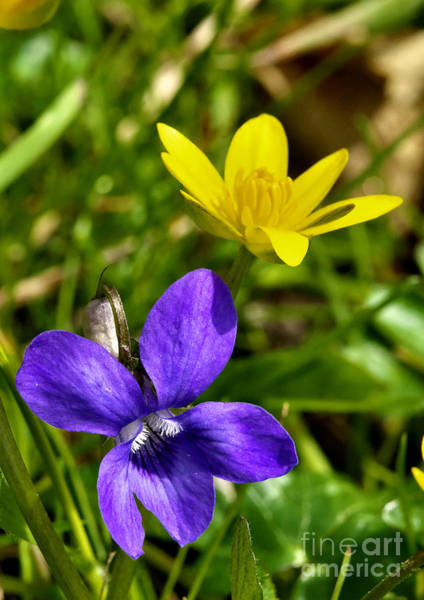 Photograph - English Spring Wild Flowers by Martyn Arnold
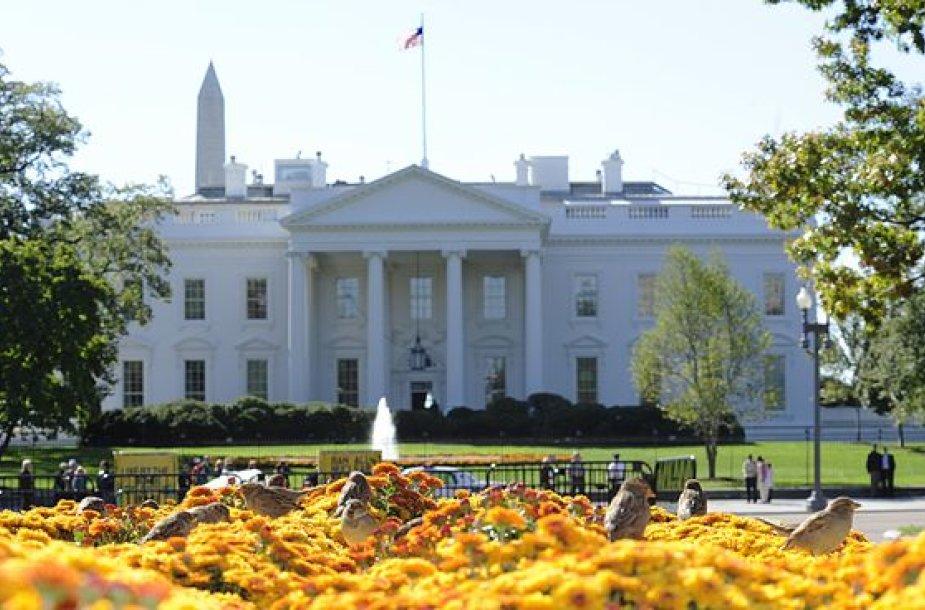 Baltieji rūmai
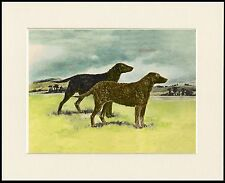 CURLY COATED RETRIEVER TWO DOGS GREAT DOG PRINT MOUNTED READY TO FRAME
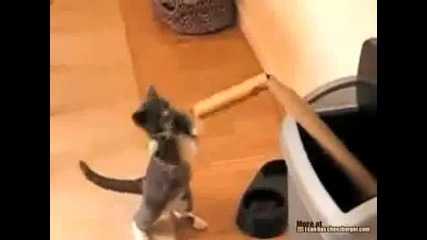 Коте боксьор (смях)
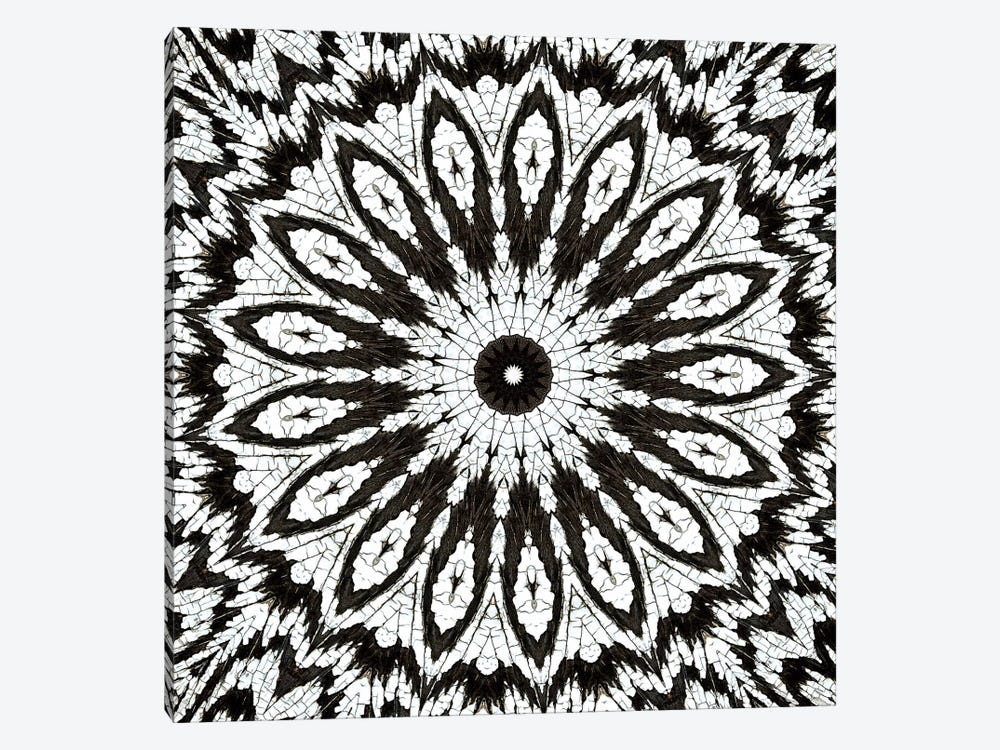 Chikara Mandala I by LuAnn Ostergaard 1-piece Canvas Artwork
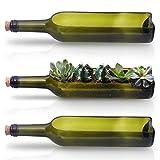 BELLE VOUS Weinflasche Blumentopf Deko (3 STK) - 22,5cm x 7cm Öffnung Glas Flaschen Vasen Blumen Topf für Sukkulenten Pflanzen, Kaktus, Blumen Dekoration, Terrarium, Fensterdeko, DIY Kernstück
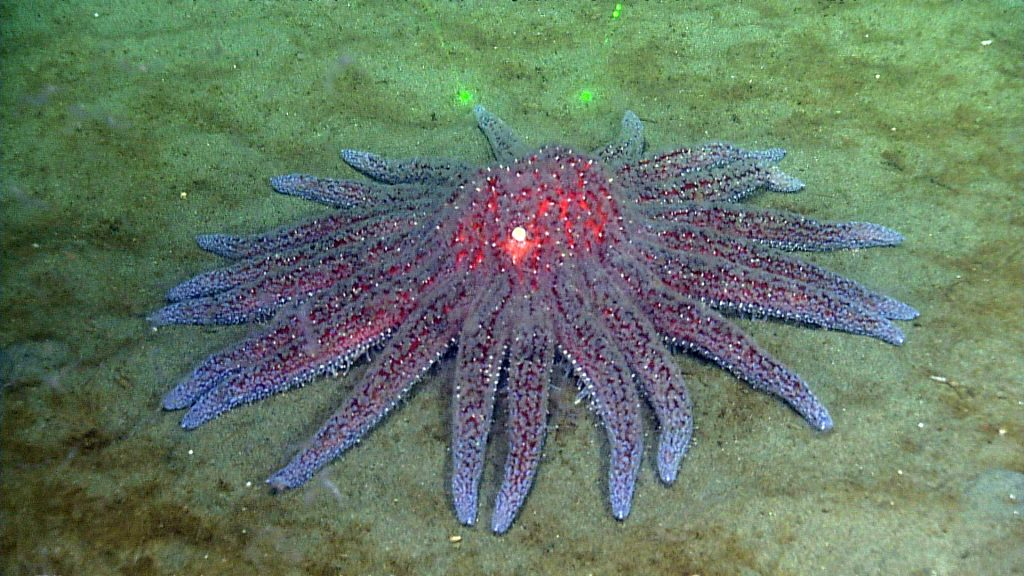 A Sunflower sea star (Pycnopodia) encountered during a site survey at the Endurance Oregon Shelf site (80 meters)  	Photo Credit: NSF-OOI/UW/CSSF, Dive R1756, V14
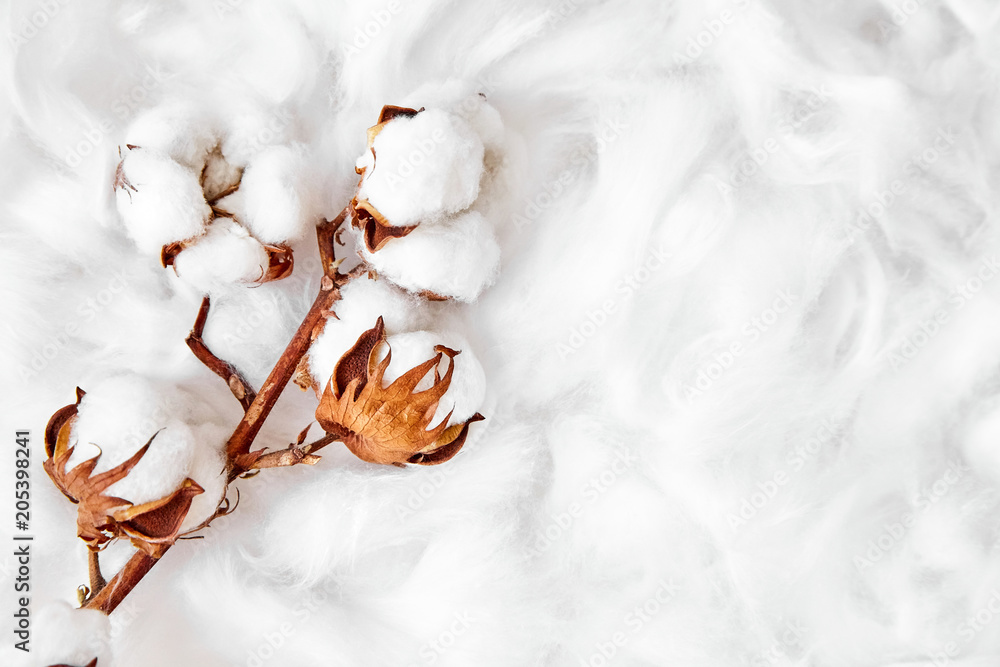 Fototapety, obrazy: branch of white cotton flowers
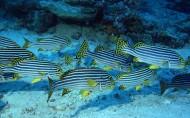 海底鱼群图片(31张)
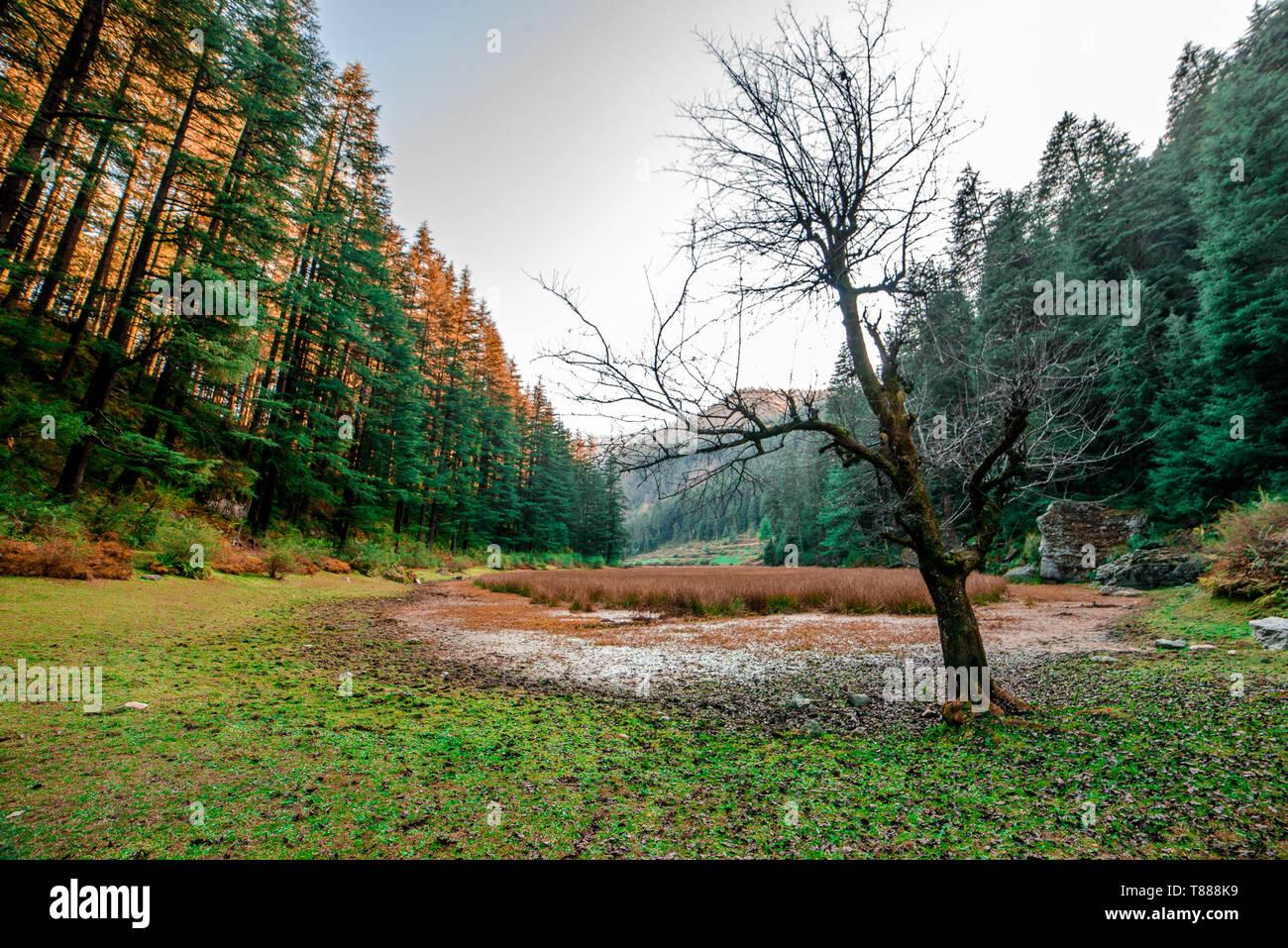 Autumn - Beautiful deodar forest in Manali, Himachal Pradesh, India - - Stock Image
▬▬▬▬▬▬
:: TASK DETAILS ::
The required answer is an exact, picture-free copy of the lines from the opening of the listing above through the line with "A Sunflower sea".

:: FINAL ANSWER ::
 Photograph - English Spring Wild Flowers by Martyn Arnold
 Baltieji rūmai
 CURLY COATED RETRIEVER TWO DOGS GREAT DOG PRINT MOUNTED READY TO FRAME
 Коте боксьор (смях)
 Chikara Mandala I by LuAnn Ostergaard 1-piece Canvas Artwork
 BELLE VOUS Weinflasche Blumentopf Deko (3 STK) - 22,5cm x 7cm Öffnung Glas Flaschen Vasen Blumen Topf für Sukkulenten Pflanzen, Kaktus, Blumen Dekoration, Terrarium, Fensterdeko, DIY Kernstück
 A Sunflower sea star (Pycnopodia) encountered during a site survey at the Endurance Oregon Shelf site (80 meters)  	Photo Credit: NSF-OOI/UW/CSSF, Dive R1756, V14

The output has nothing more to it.